*Task:*
Please transcribe, exactly, the line that contains "site 3904, 2012-05-04" and every line after it to the end of the records, and nothing else.

*Records for the task:*
--- START ---

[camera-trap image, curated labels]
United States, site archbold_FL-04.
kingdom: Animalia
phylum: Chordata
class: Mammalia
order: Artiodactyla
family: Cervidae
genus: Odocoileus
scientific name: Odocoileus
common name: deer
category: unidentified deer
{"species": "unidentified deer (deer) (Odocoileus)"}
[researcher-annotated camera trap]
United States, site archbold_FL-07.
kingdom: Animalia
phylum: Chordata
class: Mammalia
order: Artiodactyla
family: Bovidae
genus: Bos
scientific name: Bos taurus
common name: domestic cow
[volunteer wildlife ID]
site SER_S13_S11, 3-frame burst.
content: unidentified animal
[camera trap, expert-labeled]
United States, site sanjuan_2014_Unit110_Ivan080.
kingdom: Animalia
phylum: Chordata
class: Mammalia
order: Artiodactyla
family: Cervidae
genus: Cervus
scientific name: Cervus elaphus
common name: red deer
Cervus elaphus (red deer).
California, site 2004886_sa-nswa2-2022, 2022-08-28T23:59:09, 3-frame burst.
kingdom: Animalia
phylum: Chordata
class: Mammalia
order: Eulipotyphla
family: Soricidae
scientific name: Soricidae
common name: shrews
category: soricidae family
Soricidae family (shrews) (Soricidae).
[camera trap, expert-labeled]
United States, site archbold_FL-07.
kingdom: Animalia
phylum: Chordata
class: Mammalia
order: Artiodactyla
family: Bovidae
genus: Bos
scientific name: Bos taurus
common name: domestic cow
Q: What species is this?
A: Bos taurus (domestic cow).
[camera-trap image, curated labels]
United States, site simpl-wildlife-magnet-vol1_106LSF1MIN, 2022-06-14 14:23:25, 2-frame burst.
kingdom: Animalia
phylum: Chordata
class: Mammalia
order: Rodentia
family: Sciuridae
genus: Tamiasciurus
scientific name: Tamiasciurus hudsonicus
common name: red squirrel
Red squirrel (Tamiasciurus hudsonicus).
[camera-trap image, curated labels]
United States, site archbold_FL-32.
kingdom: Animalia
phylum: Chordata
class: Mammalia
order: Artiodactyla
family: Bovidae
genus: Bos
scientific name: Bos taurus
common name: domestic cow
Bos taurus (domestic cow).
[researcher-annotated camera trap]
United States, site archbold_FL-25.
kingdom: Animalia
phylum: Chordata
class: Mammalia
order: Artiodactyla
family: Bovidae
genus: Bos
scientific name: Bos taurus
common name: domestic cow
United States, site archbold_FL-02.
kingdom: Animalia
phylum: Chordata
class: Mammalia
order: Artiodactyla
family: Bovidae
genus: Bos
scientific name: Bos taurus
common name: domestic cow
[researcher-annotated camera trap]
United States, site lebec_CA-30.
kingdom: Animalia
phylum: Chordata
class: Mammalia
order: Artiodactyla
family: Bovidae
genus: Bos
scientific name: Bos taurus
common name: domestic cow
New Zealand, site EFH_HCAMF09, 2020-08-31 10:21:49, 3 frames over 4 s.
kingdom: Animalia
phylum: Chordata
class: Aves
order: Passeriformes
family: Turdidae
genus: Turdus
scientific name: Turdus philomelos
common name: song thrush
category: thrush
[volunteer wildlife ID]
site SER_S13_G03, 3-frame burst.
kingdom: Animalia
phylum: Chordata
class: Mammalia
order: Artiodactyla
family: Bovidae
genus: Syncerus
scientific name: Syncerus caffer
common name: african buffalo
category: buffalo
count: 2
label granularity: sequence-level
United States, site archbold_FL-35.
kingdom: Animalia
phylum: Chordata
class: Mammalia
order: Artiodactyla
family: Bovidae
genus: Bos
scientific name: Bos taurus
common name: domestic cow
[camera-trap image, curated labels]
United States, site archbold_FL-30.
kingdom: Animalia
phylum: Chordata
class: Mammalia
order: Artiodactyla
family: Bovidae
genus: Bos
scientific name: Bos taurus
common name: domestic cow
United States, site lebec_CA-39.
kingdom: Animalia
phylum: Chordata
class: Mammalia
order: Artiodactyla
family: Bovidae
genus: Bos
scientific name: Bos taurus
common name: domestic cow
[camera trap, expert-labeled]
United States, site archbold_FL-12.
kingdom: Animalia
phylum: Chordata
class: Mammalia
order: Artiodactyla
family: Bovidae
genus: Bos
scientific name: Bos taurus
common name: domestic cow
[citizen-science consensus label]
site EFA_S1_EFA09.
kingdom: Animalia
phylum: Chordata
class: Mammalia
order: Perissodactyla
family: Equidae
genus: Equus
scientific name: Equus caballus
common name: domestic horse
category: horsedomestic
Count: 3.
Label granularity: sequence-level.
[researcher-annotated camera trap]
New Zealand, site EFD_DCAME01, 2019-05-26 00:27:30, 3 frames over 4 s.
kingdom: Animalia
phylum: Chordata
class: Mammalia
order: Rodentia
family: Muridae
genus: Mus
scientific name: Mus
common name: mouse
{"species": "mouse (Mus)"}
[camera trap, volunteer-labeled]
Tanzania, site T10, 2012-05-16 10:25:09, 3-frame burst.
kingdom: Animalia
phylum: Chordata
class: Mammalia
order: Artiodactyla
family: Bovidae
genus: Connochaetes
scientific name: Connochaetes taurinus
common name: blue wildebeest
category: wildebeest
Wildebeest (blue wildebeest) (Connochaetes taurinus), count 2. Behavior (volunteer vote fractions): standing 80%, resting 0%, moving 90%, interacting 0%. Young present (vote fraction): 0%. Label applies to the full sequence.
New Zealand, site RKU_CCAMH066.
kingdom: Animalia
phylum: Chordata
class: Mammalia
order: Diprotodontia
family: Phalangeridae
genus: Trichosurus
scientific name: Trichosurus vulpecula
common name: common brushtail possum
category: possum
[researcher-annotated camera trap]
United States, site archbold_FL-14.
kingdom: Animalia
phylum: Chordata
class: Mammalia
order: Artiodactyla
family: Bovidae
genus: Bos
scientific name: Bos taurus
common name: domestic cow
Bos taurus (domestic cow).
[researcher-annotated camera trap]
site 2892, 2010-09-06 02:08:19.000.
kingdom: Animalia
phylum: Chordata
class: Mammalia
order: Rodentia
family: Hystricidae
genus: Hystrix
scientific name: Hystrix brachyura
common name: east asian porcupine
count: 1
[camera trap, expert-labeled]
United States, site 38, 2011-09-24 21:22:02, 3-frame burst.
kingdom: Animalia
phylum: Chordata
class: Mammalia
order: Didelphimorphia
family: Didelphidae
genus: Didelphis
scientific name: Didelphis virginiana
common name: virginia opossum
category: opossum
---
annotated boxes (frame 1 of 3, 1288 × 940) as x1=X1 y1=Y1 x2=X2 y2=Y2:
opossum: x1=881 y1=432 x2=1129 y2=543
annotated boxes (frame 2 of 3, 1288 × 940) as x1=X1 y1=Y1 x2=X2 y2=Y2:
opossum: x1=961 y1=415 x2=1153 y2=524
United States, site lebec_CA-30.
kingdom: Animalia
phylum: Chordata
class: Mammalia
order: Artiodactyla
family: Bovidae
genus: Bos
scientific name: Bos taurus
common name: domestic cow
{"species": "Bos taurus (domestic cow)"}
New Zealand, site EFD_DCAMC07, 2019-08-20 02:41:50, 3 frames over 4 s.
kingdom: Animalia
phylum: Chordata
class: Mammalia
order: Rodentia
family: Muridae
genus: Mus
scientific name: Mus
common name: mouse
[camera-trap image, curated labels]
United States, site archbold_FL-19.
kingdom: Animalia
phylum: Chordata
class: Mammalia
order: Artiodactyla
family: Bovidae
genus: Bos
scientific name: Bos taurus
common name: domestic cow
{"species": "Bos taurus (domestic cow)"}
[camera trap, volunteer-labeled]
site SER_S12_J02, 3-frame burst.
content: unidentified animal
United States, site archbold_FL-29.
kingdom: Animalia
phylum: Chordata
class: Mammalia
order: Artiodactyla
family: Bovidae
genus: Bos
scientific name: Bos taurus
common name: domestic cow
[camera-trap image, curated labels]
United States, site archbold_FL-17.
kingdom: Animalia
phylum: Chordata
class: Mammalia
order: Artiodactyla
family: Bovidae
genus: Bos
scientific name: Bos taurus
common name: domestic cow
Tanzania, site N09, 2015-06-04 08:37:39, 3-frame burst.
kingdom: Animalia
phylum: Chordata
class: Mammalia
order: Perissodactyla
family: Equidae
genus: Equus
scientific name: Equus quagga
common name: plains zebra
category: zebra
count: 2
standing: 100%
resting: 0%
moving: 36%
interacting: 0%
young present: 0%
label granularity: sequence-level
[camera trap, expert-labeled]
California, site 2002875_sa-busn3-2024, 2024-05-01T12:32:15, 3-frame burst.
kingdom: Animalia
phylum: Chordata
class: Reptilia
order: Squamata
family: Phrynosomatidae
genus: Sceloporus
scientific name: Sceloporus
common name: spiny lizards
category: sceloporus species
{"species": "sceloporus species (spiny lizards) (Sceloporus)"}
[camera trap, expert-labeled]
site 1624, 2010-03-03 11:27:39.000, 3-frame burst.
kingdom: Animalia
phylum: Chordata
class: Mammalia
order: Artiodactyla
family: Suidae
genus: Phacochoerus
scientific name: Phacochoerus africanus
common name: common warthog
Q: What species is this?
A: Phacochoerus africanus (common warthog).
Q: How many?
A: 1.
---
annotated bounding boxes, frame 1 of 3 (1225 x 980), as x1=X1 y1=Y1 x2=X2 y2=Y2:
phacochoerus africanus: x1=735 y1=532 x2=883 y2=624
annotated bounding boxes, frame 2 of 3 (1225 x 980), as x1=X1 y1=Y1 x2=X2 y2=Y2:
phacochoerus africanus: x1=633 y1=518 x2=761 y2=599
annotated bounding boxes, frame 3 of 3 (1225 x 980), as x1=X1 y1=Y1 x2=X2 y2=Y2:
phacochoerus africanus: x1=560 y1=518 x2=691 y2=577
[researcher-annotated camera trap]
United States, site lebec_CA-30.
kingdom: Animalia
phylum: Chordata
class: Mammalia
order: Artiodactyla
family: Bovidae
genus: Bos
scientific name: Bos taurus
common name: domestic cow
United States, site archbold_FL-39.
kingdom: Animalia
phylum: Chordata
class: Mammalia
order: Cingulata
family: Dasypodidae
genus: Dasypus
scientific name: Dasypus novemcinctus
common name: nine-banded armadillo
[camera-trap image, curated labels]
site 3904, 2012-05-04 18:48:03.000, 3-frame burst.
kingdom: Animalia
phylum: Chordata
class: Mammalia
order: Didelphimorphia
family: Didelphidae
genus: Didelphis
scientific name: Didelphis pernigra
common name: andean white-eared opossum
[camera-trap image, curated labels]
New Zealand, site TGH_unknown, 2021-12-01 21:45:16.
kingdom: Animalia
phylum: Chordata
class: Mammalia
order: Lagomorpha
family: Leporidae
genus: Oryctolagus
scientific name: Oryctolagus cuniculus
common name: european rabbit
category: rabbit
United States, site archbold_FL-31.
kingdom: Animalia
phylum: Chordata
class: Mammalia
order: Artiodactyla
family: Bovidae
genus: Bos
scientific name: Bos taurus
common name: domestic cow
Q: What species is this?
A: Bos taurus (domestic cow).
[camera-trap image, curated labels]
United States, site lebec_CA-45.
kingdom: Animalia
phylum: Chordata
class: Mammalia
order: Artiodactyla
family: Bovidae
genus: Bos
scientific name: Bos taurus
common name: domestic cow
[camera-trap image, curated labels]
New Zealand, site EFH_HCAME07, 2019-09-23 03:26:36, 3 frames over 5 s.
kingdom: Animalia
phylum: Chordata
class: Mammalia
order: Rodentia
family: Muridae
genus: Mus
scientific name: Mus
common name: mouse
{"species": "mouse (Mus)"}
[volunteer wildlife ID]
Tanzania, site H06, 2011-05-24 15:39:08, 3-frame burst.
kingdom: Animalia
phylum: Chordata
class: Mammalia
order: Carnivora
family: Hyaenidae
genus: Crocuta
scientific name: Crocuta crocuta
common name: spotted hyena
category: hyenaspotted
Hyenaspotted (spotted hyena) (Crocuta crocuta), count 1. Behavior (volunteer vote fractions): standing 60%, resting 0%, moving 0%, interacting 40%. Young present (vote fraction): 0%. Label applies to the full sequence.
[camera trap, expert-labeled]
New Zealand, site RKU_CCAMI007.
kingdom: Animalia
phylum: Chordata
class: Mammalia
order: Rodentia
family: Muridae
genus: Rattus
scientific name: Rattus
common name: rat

--- END ---

*Answer to the exercise:*
site 3904, 2012-05-04 18:48:03.000, 3-frame burst.
kingdom: Animalia
phylum: Chordata
class: Mammalia
order: Didelphimorphia
family: Didelphidae
genus: Didelphis
scientific name: Didelphis pernigra
common name: andean white-eared opossum
[camera-trap image, curated labels]
New Zealand, site TGH_unknown, 2021-12-01 21:45:16.
kingdom: Animalia
phylum: Chordata
class: Mammalia
order: Lagomorpha
family: Leporidae
genus: Oryctolagus
scientific name: Oryctolagus cuniculus
common name: european rabbit
category: rabbit
United States, site archbold_FL-31.
kingdom: Animalia
phylum: Chordata
class: Mammalia
order: Artiodactyla
family: Bovidae
genus: Bos
scientific name: Bos taurus
common name: domestic cow
Q: What species is this?
A: Bos taurus (domestic cow).
[camera-trap image, curated labels]
United States, site lebec_CA-45.
kingdom: Animalia
phylum: Chordata
class: Mammalia
order: Artiodactyla
family: Bovidae
genus: Bos
scientific name: Bos taurus
common name: domestic cow
[camera-trap image, curated labels]
New Zealand, site EFH_HCAME07, 2019-09-23 03:26:36, 3 frames over 5 s.
kingdom: Animalia
phylum: Chordata
class: Mammalia
order: Rodentia
family: Muridae
genus: Mus
scientific name: Mus
common name: mouse
{"species": "mouse (Mus)"}
[volunteer wildlife ID]
Tanzania, site H06, 2011-05-24 15:39:08, 3-frame burst.
kingdom: Animalia
phylum: Chordata
class: Mammalia
order: Carnivora
family: Hyaenidae
genus: Crocuta
scientific name: Crocuta crocuta
common name: spotted hyena
category: hyenaspotted
Hyenaspotted (spotted hyena) (Crocuta crocuta), count 1. Behavior (volunteer vote fractions): standing 60%, resting 0%, moving 0%, interacting 40%. Young present (vote fraction): 0%. Label applies to the full sequence.
[camera trap, expert-labeled]
New Zealand, site RKU_CCAMI007.
kingdom: Animalia
phylum: Chordata
class: Mammalia
order: Rodentia
family: Muridae
genus: Rattus
scientific name: Rattus
common name: rat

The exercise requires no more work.